Developer Delancey’s application proposes 978 homes, plus 18,234 square metres of retail space, 2,800 square metres of business space and 5,743 of leisure uses. Some 35 per cent of the homes would be affordable.
In January, the London Borough of Southwark’s planning committee narrowly voted down a motion to approve the application. A final decision on the application was deferred, opening the way for the developer to negotiate further with the council.
In July, the council voted to approve the scheme, subject to the completion of a section 106 agreement and consideration by the mayor of London.
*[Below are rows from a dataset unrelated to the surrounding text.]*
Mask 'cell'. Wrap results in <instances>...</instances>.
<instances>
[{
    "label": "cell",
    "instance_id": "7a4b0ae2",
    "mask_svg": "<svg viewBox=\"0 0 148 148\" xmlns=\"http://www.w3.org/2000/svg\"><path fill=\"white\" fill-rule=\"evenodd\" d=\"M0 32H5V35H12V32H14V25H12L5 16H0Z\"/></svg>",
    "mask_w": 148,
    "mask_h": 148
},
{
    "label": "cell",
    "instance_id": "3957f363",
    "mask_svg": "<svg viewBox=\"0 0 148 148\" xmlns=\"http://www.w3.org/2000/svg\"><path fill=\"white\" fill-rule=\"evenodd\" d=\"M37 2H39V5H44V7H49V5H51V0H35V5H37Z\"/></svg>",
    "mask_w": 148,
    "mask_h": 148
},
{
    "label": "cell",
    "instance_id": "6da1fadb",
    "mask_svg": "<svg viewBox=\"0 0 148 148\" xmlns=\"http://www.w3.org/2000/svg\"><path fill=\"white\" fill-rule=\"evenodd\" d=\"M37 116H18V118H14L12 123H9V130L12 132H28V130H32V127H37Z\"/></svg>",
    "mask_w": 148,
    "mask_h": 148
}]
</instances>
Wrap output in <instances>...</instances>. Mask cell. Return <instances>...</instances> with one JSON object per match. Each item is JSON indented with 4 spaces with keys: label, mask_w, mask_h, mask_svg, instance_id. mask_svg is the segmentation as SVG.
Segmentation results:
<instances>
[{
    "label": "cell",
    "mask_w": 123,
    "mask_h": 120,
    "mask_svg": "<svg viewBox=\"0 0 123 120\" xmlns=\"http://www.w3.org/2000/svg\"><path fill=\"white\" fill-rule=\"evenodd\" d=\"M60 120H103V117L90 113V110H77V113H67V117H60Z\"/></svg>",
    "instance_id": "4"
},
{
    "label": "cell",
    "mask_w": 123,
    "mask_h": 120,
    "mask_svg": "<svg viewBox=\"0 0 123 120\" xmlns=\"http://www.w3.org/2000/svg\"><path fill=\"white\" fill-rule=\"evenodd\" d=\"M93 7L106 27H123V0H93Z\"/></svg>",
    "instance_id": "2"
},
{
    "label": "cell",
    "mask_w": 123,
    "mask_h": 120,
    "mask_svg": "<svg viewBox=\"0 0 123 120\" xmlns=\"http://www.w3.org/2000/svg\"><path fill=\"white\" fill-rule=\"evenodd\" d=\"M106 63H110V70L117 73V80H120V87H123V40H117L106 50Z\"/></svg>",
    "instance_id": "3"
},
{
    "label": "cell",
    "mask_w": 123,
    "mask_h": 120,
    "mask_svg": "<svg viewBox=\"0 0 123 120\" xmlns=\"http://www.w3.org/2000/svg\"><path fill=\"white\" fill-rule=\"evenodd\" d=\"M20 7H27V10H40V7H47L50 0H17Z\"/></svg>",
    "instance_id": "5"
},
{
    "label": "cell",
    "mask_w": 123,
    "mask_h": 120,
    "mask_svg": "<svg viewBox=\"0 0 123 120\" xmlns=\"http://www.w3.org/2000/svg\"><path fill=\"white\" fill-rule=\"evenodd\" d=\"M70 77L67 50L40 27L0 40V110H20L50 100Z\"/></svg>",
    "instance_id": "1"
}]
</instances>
Council planners had concluded that a cut in the development’s overall affordable housing provision would be outweighed by factors including an increase in its proposed level of social rented units.
Planners also advised that mitigation proposals such as the provision of affordable retail units for displaced tenants would help make the development acceptable.
Now, the mayor of London has said he will not call in the application.
A spokesman for the mayor said: "This development will include nearly 1,000 new homes for rent – of which 35 per cent will be at social rent or other genuinely affordable levels – as well as community space, leisure facilities, offices, an enhanced college campus, and improvements to the nearby Underground station.
"By working with the developer and the council, City Hall have secured an unprecedented level of support for traders affected, with their rents now capped below market rates for 15 years, and have got the level of rents in the affordable homes down even further.
"City Hall have used the planning powers available to their fullest extent to make sure these plans represent a good deal for the local area, and having considered all the evidence available, have decided to approve this application."
Last month, Southwark Council refused plans for a 499-home high-density mixed-use redevelopment of a business park, gainst a recommendation for approval from planners.